> PROVIDED RECORDS:

**********

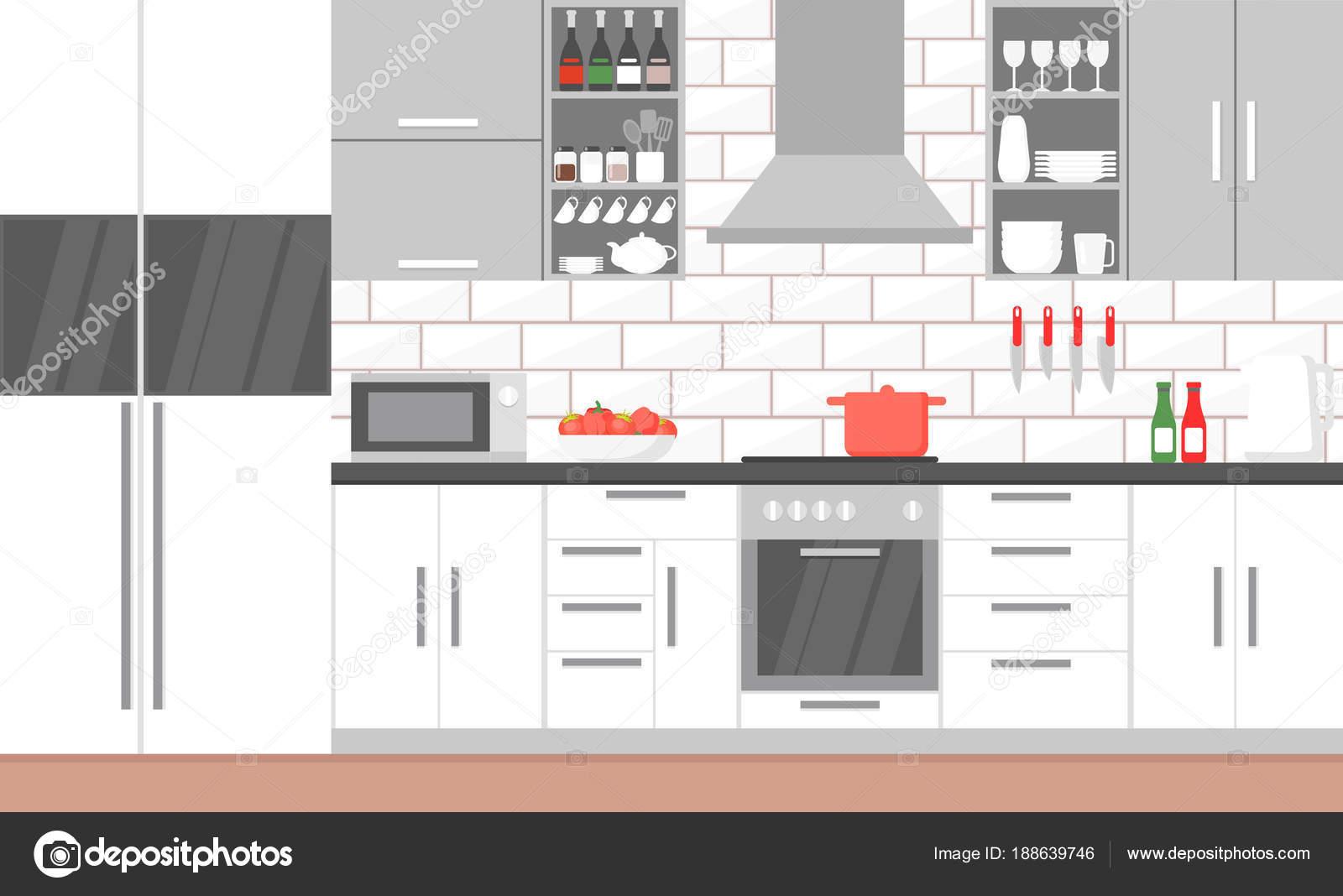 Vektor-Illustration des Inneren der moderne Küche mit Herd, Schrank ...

**********

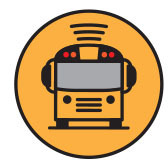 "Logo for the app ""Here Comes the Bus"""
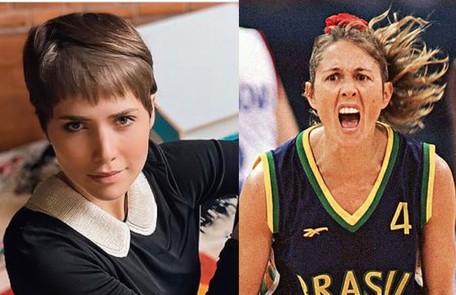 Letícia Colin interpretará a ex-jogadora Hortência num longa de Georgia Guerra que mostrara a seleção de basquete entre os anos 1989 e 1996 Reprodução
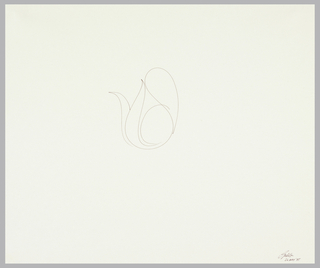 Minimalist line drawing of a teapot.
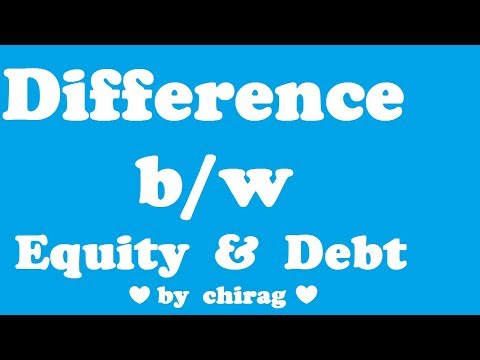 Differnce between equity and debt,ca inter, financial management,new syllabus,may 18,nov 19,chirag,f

**********

> ACTIVITY: For the material above, give again only the lines starting at the line that contains "Letícia Colin interpretará" and ending at the line that contains "Differnce between equity". Pictures do not belong in the copy.

> RESPONSE TO THIS TASK:
 Letícia Colin interpretará a ex-jogadora Hortência num longa de Georgia Guerra que mostrara a seleção de basquete entre os anos 1989 e 1996 Reprodução
 Minimalist line drawing of a teapot.
 Differnce between equity and debt,ca inter, financial management,new syllabus,may 18,nov 19,chirag,f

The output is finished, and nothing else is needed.